Внес свою лепту и Костя. Кто-то ему, вероятно, уже доложил, что Александр Борисович беседует со следователем из Московской городской прокуратуры, не иначе. Потому что он перезвонил и мягко этак, почти по-отечески, намекнул другу Сане, что иногда в жизни приходится жертвовать своим временем не только ради выполнения поставленных государством задач, но и во имя утверждения обычной человеческой справедливости. Во, блин! И где ж он этакого-то пафоса набрался?! Сказал бы проще: Саня, помоги человеку, наш ведь. И все, и других слов не нужно.

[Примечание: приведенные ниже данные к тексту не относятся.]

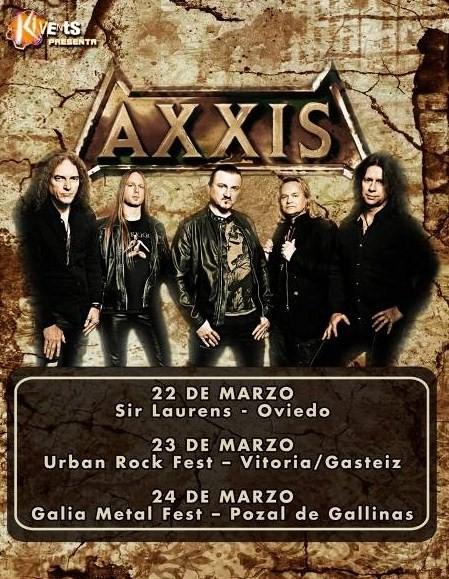 axxis españa marzo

В общем, что теперь говорить? Раз уж поневоле втянулся, придется доводить до логического конца… И все-таки даже интересно, как вдруг неожиданно переплелись совершенно разные дела, как они сошлись на этих таганских? И снова засветились «крупногабаритные менты»… Нет, определенно пора их вычислять и… ну да, брать, а что еще?..
2
А может, пусть уж в Московской прокуратуре ведут расследование неприятного инцидента с одним из своих сотрудников? Умеют — и слава богу. Или все-таки дать совет? Нет, мешать им он не собирался, как и ложиться на амбразуру — тоже. И на то у него имелись основания.
Это как в анекдоте о споре священника и атеиста на предмет существования промысла Божьего. Священник приводит «убийственные факты» — кровельщик сорвался с крыши высотного дома, ударился о землю и остался жив. Что сие означает? Атеист отвечает: случайность. Священник настаивает, что кровельщик снова залез наверх, снова сорвался и снова остался жив. А это что? Атеист отвечает: совпадение. Священник, выходя из себя, утверждает, что буквально все то же самое повторилось и в третий раз, и в четвертый, и так далее! Ну есть ли более убедительные аргументы? Есть, отвечает атеист, это у кровельщика уже вошло в привычку.
Примерно так же, видимо, в стиле священника, рассуждает и прокуратура: не может быть никакой случайности, все предопределено. А вот чем конкретно предопределено, это уже вопрос куда более серьезный! Тут тебе удачно подойдет и национальность, и образ жизни, в смысле — папа, машина, то-се, и прочие факты чисто уже обывательского толка, типа все они, которые с Кавказа, жутко наглые, так какие же могут быть сомнения?!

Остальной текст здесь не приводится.